Crazy Health Fads From The Past

Sometimes Living A Happy And Healthy Life Takes A Little Effort

Crazy Health Fads From The Past

Taking better care of ourselves is a must as we approach our Golden Years.  But what is the right thing to do? We hear about different diets all the time, but which one is actually good for us? We hear about different foods or concoctions, this month everyone jumps on the bandwagon, next month it’s on to the next crazy fad.

Well, I took a look back and came up with a few doozies, some crazy fads from the past that were supposed to be the find of the century, but now are long forgotten and I thank God that they are. Here is a list of some of those crazy health fads from the past.

Drinking Urine

Reports dating back to ancient Rome, Greece, and Egypt suggest that urine therapy has been used to treat everything from acne to cancer. There was a time when doctors tested for diabetes in urine by taste.

There’s no scientific evidence to support claims that drinking urine is beneficial. On the contrary, research suggests that drinking urine can introduce bacteria, toxins, and other harmful substances into your bloodstream. It can even place undue stress on your kidneys.

Believe it or not, there are still some people out there that drink urine. YUK

Arsenic Consumption For Weight Loss

As crazy as this may sound, people actually would mix arsenic in their coffee to help them lose weight. It was marketed as a weight loss diet miracle around the world in the 1920s.

People began ingesting arsenic in their coffee as a weight-loss method. They would put small amounts in their morning cup of coffee and increase it over a period of a few weeks until diarrhea set in. Once their poop began to run, they would slowly decrease the dosage and enjoy the benefits of not being able to keep anything solid in their bodies. Sure, they would lose weight, but they were also poisoning themselves.

Vibrating belt machine

In the not-too-distant-past (as in, the 1960s,) when many people believed that fat could be lost by simply rubbing it away.  Women across the country would wrap a vibrating band around their “problem areas” and set to vibrate. A large belt would vibrate several thousand times per minute, promising to trim down the size of your waist. Now I remember this first hand because my mother had one of these vibrating belt machines when I was a kid.

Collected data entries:

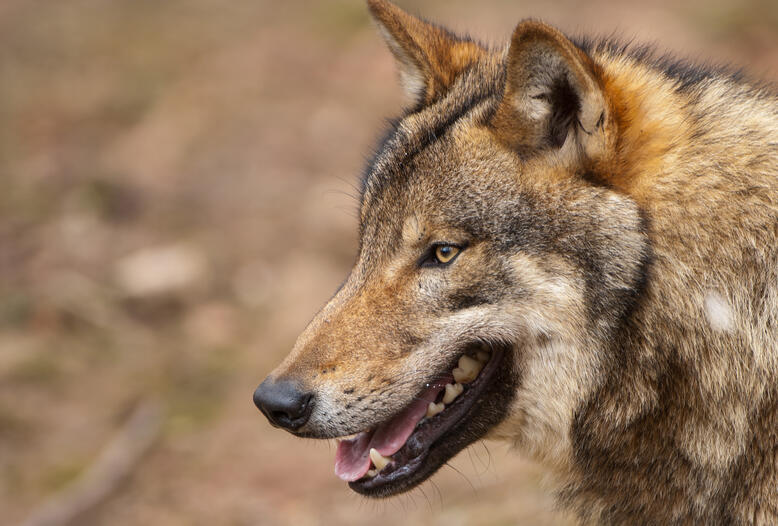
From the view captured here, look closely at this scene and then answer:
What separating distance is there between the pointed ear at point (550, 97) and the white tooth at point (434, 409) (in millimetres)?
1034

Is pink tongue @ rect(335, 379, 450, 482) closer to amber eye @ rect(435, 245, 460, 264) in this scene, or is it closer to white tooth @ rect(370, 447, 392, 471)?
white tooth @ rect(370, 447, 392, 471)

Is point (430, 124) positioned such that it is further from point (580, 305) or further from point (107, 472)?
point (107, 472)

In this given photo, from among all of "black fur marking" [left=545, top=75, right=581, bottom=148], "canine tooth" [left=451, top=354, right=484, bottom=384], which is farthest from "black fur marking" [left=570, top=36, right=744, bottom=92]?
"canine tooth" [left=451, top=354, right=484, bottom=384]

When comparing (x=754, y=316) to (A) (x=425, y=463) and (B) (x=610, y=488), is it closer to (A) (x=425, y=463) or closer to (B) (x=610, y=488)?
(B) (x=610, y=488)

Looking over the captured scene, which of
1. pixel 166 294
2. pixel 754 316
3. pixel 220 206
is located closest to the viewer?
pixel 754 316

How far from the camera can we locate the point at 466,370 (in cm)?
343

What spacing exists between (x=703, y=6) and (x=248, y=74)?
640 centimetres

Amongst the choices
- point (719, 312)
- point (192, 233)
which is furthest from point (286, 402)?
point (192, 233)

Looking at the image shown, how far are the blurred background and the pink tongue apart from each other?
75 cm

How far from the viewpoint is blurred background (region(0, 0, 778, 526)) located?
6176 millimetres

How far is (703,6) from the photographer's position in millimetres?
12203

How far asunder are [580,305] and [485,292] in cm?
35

## AIM OF THE EXERCISE
In the text about crazy health fads, in which decade was arsenic marketed around the world as a weight loss miracle?

## REPLY
The 1920s.